Required task:
Only the lines from the line containing "How much separates" to the end of the entries should be repeated, exactly as they appear.

[Spatial question entries]
──────────

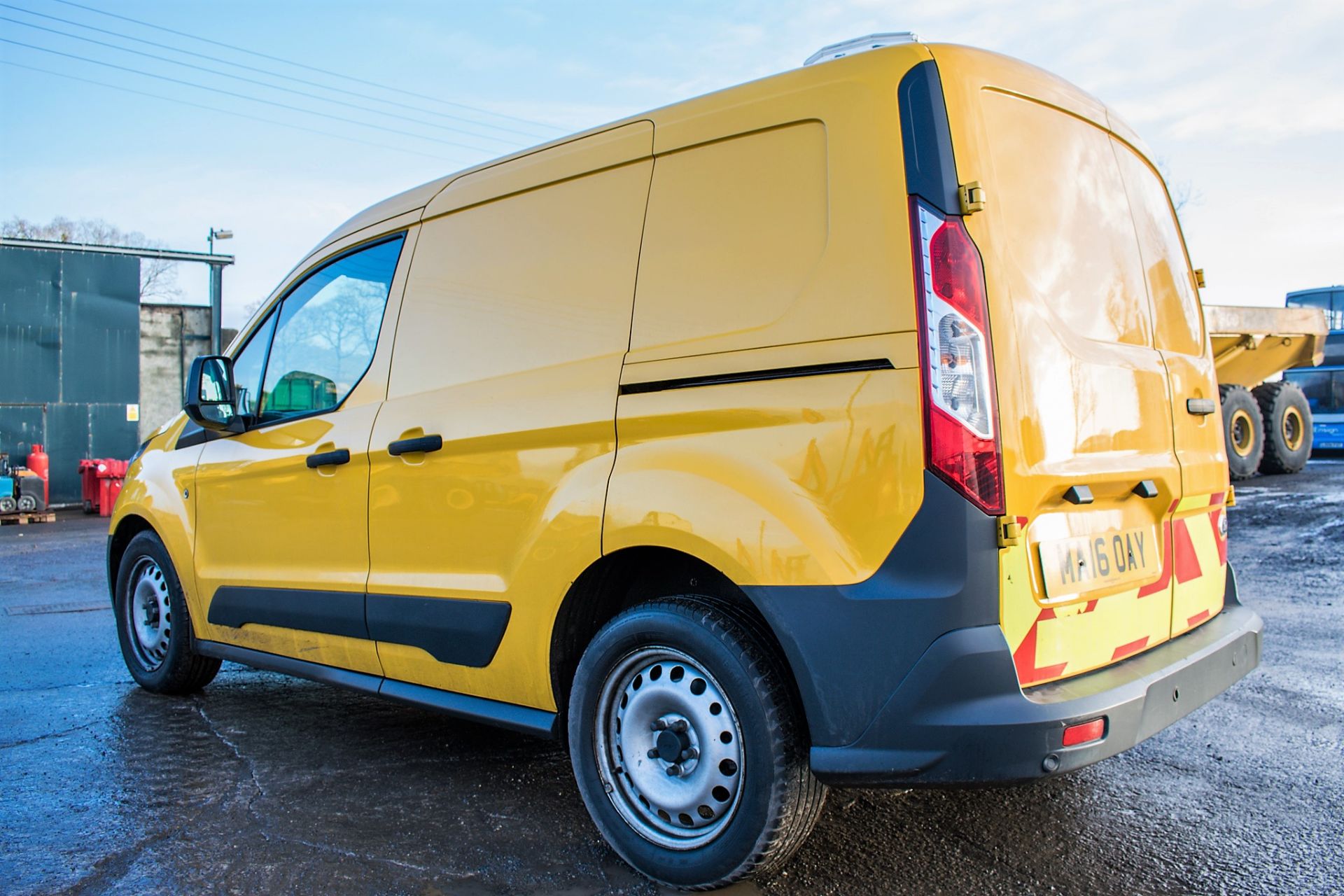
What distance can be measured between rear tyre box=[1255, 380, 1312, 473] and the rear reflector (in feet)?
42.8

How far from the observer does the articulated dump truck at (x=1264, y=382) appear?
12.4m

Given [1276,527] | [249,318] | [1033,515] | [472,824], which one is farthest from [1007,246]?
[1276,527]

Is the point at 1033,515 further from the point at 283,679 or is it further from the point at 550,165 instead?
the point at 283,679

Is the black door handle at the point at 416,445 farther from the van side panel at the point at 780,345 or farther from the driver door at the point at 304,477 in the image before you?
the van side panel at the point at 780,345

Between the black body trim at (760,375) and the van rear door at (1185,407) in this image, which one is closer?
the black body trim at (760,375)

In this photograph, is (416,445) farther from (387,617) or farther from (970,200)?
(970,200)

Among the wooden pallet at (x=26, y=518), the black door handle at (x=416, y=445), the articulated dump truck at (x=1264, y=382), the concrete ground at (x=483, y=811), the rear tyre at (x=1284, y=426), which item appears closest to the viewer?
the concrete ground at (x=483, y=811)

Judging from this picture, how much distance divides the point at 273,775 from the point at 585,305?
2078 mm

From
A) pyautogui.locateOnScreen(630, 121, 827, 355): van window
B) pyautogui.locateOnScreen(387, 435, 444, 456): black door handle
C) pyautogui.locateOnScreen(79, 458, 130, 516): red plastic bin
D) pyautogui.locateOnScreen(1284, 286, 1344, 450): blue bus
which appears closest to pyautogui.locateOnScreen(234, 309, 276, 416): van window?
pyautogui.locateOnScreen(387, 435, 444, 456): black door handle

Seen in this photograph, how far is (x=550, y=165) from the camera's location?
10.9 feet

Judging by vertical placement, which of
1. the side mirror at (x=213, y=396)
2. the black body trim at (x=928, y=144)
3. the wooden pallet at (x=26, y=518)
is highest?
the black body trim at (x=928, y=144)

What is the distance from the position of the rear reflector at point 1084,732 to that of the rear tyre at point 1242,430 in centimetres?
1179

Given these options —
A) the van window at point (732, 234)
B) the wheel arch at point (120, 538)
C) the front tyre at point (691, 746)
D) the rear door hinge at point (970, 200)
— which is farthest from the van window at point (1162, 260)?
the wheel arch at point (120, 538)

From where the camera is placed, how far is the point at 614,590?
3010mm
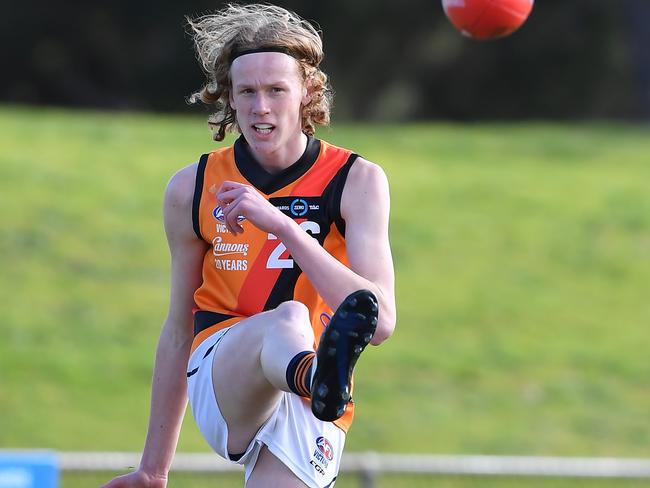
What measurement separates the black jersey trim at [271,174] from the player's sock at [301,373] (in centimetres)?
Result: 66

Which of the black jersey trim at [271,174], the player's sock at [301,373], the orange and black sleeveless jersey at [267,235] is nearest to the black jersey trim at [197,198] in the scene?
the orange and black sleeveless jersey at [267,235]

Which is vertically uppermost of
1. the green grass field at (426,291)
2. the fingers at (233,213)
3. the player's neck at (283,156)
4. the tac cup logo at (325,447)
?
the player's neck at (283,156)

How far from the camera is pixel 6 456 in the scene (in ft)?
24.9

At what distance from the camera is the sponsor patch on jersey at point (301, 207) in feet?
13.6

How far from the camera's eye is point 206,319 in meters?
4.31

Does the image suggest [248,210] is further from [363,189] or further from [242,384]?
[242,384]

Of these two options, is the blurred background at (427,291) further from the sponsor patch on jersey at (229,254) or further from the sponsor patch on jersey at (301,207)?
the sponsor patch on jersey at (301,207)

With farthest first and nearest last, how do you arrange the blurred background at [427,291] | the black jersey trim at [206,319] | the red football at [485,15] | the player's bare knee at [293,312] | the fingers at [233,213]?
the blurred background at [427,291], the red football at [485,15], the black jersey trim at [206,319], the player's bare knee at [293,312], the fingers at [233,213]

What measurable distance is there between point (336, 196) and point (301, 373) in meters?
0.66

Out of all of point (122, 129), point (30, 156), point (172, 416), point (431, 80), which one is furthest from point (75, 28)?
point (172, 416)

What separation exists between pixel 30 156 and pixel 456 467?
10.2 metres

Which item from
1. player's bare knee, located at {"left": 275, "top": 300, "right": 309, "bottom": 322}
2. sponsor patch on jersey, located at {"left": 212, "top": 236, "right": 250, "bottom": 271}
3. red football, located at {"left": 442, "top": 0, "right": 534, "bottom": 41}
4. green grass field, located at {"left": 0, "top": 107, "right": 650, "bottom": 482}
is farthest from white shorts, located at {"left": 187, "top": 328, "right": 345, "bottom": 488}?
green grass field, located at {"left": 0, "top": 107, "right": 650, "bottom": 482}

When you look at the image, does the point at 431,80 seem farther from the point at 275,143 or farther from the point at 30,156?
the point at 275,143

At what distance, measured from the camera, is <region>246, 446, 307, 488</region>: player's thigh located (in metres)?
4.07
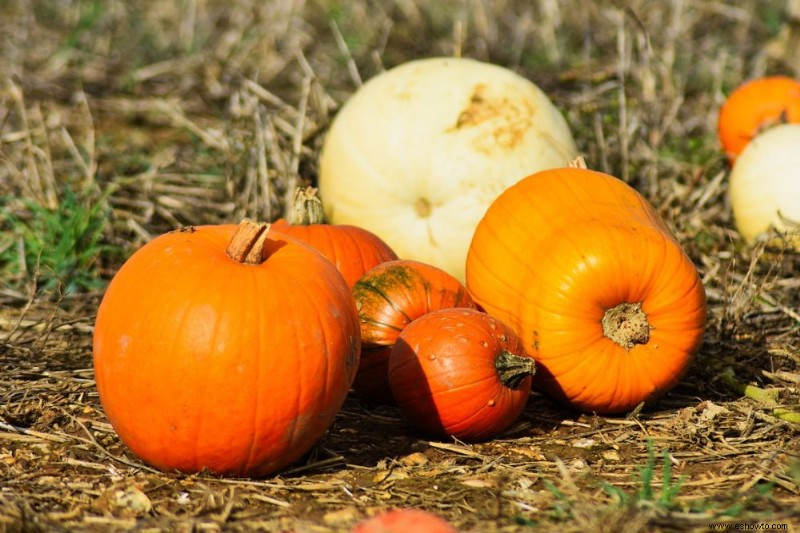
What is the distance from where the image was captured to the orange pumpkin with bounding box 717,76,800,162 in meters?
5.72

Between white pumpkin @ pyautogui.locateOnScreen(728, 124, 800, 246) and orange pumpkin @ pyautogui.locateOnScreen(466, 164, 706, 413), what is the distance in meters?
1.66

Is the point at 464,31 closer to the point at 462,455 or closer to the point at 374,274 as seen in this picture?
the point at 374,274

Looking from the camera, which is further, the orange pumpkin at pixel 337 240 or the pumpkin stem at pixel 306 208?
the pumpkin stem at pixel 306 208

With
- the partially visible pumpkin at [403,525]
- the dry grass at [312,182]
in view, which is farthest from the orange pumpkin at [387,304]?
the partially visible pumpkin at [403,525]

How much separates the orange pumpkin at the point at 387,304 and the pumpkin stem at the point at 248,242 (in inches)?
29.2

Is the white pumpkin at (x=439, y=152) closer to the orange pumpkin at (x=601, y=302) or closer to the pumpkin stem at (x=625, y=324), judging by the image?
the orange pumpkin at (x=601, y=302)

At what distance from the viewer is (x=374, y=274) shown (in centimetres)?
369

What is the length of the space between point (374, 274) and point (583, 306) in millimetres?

──────────

Written response:
How much separates the orange pumpkin at the point at 387,304 and the pumpkin stem at the point at 248,242 (in inches)?
29.2

Is the white pumpkin at (x=439, y=152) closer to the orange pumpkin at (x=601, y=302) or closer to the pumpkin stem at (x=625, y=324), judging by the image?
the orange pumpkin at (x=601, y=302)

At what distance from the viewer is (x=374, y=274) shown (in centimetres)?
369

What is the length of the space between point (374, 274) and point (583, 306) in millimetres?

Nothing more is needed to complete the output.